== BRIEF ==
Write out the entries, please, from the line containing "From the photo, which" through their final line, exactly and with nothing else.

== RECORDS FOR THE EXERCISE ==
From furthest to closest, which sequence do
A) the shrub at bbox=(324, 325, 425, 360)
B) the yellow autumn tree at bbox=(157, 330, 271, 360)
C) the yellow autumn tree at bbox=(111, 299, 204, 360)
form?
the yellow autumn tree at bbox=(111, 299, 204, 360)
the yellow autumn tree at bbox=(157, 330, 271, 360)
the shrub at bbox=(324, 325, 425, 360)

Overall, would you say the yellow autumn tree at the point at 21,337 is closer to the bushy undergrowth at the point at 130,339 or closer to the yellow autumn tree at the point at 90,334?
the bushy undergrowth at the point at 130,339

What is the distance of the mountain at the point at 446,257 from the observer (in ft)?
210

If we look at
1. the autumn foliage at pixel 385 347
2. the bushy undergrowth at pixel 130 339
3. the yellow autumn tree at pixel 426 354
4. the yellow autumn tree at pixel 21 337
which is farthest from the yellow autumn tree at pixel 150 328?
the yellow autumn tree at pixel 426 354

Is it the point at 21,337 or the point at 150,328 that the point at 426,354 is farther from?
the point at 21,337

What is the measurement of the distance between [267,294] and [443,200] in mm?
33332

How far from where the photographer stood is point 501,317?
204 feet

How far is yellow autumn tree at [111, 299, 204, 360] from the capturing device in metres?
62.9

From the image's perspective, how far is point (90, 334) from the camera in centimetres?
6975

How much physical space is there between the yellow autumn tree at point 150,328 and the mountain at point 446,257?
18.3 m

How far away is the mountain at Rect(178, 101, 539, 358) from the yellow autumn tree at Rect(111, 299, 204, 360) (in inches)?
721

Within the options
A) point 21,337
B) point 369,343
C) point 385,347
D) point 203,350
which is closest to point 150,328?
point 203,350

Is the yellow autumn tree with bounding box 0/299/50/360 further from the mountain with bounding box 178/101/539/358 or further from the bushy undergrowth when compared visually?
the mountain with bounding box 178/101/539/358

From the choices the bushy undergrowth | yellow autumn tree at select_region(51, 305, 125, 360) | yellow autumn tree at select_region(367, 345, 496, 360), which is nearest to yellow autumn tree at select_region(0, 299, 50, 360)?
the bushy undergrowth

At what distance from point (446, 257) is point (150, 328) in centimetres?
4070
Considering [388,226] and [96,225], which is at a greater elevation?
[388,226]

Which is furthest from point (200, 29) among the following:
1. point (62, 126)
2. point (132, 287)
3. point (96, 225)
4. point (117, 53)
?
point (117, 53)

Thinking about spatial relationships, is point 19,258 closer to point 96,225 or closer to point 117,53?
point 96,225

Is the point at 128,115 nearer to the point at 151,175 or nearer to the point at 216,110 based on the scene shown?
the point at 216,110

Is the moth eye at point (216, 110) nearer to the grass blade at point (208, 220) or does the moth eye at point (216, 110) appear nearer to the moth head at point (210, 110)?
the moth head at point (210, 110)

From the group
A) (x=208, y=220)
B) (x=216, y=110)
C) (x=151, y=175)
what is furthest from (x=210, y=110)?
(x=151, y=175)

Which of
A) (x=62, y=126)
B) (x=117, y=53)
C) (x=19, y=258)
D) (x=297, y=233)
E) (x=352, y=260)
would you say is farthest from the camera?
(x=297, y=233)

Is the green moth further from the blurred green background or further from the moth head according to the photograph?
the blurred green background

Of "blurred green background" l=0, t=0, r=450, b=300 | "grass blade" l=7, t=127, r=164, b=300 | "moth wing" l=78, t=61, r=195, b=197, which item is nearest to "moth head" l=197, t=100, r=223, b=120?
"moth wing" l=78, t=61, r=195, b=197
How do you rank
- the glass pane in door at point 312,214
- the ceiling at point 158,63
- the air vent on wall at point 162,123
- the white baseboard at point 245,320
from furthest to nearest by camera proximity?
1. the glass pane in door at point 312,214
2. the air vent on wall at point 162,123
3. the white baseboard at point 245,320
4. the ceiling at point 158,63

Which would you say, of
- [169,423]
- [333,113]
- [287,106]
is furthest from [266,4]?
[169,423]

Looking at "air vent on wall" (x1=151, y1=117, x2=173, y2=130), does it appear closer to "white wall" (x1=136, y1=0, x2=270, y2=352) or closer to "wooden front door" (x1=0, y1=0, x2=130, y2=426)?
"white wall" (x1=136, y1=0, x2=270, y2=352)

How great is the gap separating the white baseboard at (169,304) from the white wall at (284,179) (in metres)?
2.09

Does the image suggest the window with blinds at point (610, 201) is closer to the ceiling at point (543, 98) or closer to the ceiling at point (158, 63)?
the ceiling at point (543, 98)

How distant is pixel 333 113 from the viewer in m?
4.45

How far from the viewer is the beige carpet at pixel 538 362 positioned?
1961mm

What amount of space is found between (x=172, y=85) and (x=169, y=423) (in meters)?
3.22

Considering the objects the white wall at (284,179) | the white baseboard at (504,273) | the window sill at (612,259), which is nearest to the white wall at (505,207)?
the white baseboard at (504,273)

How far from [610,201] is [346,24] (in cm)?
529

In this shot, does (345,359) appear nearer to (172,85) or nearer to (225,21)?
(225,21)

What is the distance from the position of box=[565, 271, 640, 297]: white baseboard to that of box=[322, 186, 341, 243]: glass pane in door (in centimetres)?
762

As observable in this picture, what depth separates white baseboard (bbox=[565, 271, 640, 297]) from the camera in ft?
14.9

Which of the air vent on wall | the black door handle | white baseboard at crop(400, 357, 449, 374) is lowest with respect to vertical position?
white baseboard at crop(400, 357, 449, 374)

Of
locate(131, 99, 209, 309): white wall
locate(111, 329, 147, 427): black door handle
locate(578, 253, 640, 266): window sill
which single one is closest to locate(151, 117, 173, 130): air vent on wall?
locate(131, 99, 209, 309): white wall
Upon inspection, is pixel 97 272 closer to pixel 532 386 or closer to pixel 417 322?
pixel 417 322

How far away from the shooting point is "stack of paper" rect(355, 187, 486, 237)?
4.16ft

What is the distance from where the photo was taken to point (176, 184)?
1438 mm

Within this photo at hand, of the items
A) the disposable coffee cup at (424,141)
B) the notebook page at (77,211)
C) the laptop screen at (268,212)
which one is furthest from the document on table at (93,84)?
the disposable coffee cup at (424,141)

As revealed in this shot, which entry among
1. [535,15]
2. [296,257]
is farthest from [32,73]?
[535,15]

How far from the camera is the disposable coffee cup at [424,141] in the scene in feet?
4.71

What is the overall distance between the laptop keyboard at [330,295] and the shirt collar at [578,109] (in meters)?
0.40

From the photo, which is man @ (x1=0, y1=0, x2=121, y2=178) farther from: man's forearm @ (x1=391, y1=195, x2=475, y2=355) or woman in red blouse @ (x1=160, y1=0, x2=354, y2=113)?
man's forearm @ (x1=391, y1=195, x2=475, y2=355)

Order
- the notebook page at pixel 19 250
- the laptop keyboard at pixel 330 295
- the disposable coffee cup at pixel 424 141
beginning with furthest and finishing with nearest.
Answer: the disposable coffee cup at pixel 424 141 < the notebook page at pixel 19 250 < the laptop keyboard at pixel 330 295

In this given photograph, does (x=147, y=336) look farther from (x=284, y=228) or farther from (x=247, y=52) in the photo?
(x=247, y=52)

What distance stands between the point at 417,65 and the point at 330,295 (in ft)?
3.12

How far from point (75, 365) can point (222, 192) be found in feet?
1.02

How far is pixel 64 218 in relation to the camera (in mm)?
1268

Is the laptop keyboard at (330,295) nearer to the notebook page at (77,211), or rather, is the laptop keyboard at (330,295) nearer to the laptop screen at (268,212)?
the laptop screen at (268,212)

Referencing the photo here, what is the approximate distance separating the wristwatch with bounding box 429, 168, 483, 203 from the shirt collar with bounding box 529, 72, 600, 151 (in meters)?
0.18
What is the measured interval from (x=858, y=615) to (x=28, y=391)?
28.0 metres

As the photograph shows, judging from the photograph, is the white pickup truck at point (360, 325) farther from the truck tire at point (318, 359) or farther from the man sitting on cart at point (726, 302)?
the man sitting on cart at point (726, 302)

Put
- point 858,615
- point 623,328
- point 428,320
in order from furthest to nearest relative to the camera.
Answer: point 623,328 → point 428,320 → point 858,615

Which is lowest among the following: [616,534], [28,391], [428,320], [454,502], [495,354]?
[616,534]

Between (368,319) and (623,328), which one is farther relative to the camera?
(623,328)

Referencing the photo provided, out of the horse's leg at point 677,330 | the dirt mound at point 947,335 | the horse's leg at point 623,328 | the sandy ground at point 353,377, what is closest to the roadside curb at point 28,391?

== FINAL RESULT ==
From the photo, which is man @ (x1=0, y1=0, x2=121, y2=178) farther from: man's forearm @ (x1=391, y1=195, x2=475, y2=355) or woman in red blouse @ (x1=160, y1=0, x2=354, y2=113)?
man's forearm @ (x1=391, y1=195, x2=475, y2=355)

Order
- the notebook page at pixel 19 250
- the laptop keyboard at pixel 330 295
- the disposable coffee cup at pixel 424 141
beginning with furthest and finishing with nearest.
Answer: the disposable coffee cup at pixel 424 141 < the notebook page at pixel 19 250 < the laptop keyboard at pixel 330 295

In this given photograph, does (x=147, y=336) look farther from (x=284, y=228) or farther from (x=247, y=52) in the photo?
(x=247, y=52)

What distance stands between the point at 417,65 and the point at 330,295 (in ft)?
3.12

How far from point (75, 365) can point (222, 192) be found in feet?
1.02

How far is pixel 64 218 in relation to the camera (in mm)?
1268

Is the laptop keyboard at (330,295) nearer to the notebook page at (77,211), or rather, is the laptop keyboard at (330,295) nearer to the laptop screen at (268,212)?
the laptop screen at (268,212)

Referencing the photo here, what is the approximate distance separating the wristwatch with bounding box 429, 168, 483, 203 from the shirt collar with bounding box 529, 72, 600, 151 (in meters)?
0.18
What is the measured interval from (x=858, y=615) to (x=28, y=391)?
28.0 metres

As the photograph shows, judging from the photograph, is the white pickup truck at point (360, 325) farther from the truck tire at point (318, 359) or farther from the man sitting on cart at point (726, 302)?
the man sitting on cart at point (726, 302)

Put
- point 858,615
- point 623,328
- point 428,320
in order from furthest to nearest relative to the camera.
Answer: point 623,328 → point 428,320 → point 858,615

Which is lowest among the following: [616,534], [28,391], [428,320], [454,502], [495,354]?
[616,534]

Between (368,319) and (623,328), which one is farther relative to the camera?
(623,328)

Referencing the photo provided, out of the horse's leg at point 677,330 | the dirt mound at point 947,335 | the horse's leg at point 623,328 | the sandy ground at point 353,377, what is closest to the roadside curb at point 28,391?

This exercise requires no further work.